Here are two standard stories about how mathematics is useful for figuring out what's going on in the physical world.
Abstract structure isomorphism: Mathematical truth is to be understood in a Platonist way as concerning abstract entities, but these abstract entities have a structure isomorphic to structures found in the world. This structure isomorphism allows one to transfer Platonic mathematical facts to physical facts.
Axiomatism ("if-thenism"): Mathematical truths should be understood in an if-then way. A mathematical theorem says that when some structure satisfies certain axioms, something else follows. As it happens, certain things in the world satisfy the axioms, and hence the theorems apply directly to things in the physical world.

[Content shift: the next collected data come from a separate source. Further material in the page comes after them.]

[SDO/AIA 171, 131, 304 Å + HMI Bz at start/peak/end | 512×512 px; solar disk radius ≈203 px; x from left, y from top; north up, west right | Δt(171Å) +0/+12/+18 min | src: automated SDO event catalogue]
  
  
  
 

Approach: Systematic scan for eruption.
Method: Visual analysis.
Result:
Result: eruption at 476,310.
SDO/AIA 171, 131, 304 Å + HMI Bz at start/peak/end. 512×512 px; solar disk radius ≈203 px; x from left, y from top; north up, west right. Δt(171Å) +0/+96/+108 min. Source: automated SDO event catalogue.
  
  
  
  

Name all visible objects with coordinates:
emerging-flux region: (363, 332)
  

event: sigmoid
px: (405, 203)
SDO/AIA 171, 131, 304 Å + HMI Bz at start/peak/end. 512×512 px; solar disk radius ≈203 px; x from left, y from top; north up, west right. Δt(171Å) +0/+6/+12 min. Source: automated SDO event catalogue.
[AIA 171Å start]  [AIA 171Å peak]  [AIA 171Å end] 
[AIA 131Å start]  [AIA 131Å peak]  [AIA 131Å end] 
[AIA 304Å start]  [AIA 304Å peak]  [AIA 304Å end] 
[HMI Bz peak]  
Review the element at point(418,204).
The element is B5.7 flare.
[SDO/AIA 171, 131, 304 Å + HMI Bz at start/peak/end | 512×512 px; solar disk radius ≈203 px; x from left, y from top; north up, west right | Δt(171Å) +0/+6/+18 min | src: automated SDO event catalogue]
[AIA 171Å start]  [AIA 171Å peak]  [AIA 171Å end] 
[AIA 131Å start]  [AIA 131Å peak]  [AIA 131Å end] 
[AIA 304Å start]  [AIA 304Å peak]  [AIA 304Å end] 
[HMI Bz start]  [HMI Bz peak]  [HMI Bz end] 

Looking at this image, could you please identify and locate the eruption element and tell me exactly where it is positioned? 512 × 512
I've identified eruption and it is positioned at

I wanted to offer a third option which may or may not be original.
Inferential structure monomorphism: Sometimes we have meta-theorems that say that whenever you prove p from the axioms in A using the rules of inference in R, then there exists a proof of a proposition p* from the axioms in some other set A* using the rules of inference in R*. A trivial example is given by notational variants. Any proof in infix-notation first order logic can be transformed to a proof in Polish notation. For a non-trivial example, for every a theorem p in real analysis that can be proved using intuitionistic logic from a certain set of axioms, there is a theorem p* about certain kinds of toposes. So, the suggestion is that as it happens, to some families of inferentially connected mathematical propositions there correspond families of physical propositions.
Abstract structure isomorphism will entail inferential structure monomorphism. But inferential structure monomorphism is more general. For instance, it could be that while on the mathematical side we have a quantified claim, on the physical side, we have some other kind of claim.
What's also interesting about inferential structure monomorphism about it is that it's not mathematical truths that end up being applicable to the world, but only mathematical theorems, i.e., provable truths. As a result, this view is neutral as to the correct philosophy of mathematics--it's compatible with Platonism and if-thenism, for instance.